Decades ago when I first moved to Japan, I must have gone through the same agony, but however frustrating it was then, I can't believe it was anything like this. In China, I have been in a number of 'situations'. Times when being able to communicate with the people around me was hugely important, but woefully beyond my capabilities. Like when I forgot to weigh a few pieces of fruit at the supermarket and my husband had to run back to do this, aggravating a man behind me who turned red-faced with rage and began to rant. I knew what he must be saying: What happened? How could you possibly have forgotten to weigh your fruit? How dare you keep me waiting? Again and again he seemed to be demanding an explanation which I was, of course, unable to give him. Or, on another occasion, when I tried desperately to tell a taxi driver where I wanted to go, having rehearsed it at least a dozen times--to find that he still could not understand me. Or when I answered the phone in our office and could not tell the obviously agitated woman on the other end that a colleague was away from her desk. I could manage "not here now, five minutes," but that just didn't cut it.

My frustration at this lack has a lot to do with the Great Expectations I came here with: I thought that given my ability to read some Chinese, learning to speak might be easier for me. But I was wrong--so wrong! Despite the fact that I spent decades in Japan learning how to write kanji, or Chinese characters, learning to read in China is a whole new ball of wax. Characters have been greatly modified here, and the ones I'm familiar with have often been changed beyond recognition. Even simple ones like push, pull, east, and car were mysteries to me at first. Days of the week, pronouns, verbs, nouns--all were woefully mystifying. Then there's the pronunciation. The vowels make me want to weep--no clear, easy-to-follow a-i-u-e-o like there is in Japanese; certain Chinese vowels change with certain consonants, and I can never remember which.

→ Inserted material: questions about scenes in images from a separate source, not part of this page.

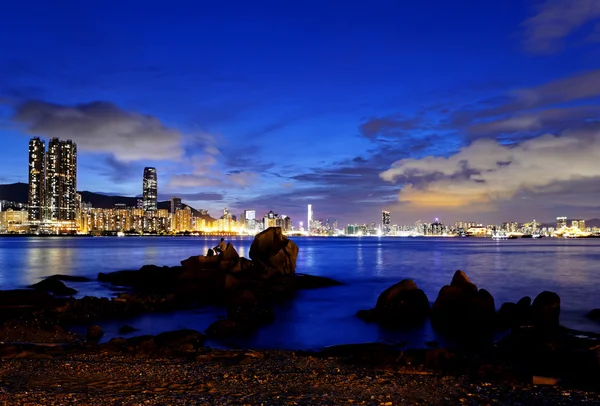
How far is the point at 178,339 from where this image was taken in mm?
20172

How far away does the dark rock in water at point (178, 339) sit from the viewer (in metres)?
19.6

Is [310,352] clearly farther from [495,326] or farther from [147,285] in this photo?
[147,285]

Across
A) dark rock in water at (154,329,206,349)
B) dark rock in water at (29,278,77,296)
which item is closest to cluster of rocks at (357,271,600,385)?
dark rock in water at (154,329,206,349)

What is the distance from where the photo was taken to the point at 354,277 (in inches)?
2308

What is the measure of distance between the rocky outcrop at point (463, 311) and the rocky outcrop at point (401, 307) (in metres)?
0.90

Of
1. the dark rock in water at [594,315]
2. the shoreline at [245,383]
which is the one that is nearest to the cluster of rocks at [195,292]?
the shoreline at [245,383]

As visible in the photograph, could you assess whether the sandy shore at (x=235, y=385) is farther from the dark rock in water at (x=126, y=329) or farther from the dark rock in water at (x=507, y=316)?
the dark rock in water at (x=507, y=316)

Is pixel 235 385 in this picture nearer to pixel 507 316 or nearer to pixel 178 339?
pixel 178 339

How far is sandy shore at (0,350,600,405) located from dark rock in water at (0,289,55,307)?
1450 cm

And the tones are murder.

But lately, I have been having breakthroughs. Tiny ones, it is true, but breakthroughs nevertheless.

Breakthrough 1:  My husband and I are buying persimmons from a man who is selling them from a cart. As we pack them into a bag, the man, assuming that we don't know how to eat them, indicates that they must be peeled first. I take a pen from the counter and scrawl on a piece of newspaper in Chinese: In my country we also have persimmons. I like them very much. He reads this out loud and nods slowly, then gives me a broad grin. Eureka! He understands!  

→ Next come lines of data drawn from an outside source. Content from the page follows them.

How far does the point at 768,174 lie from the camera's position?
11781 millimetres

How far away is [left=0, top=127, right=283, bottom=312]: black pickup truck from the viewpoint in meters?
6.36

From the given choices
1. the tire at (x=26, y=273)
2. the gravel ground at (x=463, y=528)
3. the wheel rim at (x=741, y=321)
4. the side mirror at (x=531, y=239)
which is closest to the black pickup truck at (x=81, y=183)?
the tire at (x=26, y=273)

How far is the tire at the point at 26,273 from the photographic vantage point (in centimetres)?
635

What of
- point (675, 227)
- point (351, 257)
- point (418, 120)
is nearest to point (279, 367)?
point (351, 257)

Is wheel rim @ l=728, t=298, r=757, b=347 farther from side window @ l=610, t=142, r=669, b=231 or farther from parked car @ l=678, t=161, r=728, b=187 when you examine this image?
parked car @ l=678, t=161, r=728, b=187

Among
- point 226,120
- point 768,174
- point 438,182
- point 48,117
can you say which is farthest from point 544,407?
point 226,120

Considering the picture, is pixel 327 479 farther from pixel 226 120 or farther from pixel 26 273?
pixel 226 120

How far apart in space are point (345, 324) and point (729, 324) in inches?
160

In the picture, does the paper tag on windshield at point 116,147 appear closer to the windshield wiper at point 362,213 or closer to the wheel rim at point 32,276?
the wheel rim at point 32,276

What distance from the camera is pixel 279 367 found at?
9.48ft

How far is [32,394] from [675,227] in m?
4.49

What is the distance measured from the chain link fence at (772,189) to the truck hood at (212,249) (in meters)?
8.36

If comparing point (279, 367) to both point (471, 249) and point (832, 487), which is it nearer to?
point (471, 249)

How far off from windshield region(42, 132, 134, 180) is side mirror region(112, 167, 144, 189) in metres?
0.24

Breakthrough 2: I am with a Japanese friend, applying for a courtesy card at a local department store. The woman asks my Japanese friend to fill in my address for me, but I shake my head and write my address in Chinese in the space provided. The woman reads it and looks up at me with a hint of respect in her eyes: Oh, she says, you can write Chinese. And eureka! I understand her!

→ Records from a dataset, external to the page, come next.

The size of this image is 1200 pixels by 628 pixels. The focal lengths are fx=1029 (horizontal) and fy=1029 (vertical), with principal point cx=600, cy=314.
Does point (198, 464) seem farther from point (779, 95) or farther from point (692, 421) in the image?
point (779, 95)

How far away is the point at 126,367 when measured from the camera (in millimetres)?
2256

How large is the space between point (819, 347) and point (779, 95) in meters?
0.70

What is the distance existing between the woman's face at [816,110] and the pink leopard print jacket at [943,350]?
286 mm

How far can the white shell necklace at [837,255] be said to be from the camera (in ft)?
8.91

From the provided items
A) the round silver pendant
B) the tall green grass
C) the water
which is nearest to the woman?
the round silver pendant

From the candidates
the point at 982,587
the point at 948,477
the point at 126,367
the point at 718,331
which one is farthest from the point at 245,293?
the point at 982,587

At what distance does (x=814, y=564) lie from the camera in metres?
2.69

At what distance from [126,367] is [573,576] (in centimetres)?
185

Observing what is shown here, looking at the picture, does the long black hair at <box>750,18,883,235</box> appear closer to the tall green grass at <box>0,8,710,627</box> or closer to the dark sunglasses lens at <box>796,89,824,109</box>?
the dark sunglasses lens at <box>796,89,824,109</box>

Breakthrough 3: We arrive home from work to find a handwritten note in Chinese on our front door. It has been scrawled in haste and it takes me ages to work through, but with the help of a Chinese-Japanese dictionary and my husband's character-recognition software,  I finally piece it out: I am your upstairs neighbor. Recently my toilet pipes have been blocked. I need to gain access to your apartment in order to fix the pipes. I came today, but you were not home. Can you please phone me to let me know when you will be home so that we can unblock our pipes? Thank you very much. By the time I've worked this out, my husband has already photographed the note and texted it to our real estate agent. She texts back the following message: Your neighbor needs to get into your apartment because her toilet is blocked and she needs to fix it. Sweet hallelujah! I was right!

I'm thrilled with these tiny breakthroughs. So thrilled that the idea of perfect strangers showing up on our one day off to tear up our floorboards and fiddle with the pipes to unclog a blocked toilet hardly gives me a moment's pause.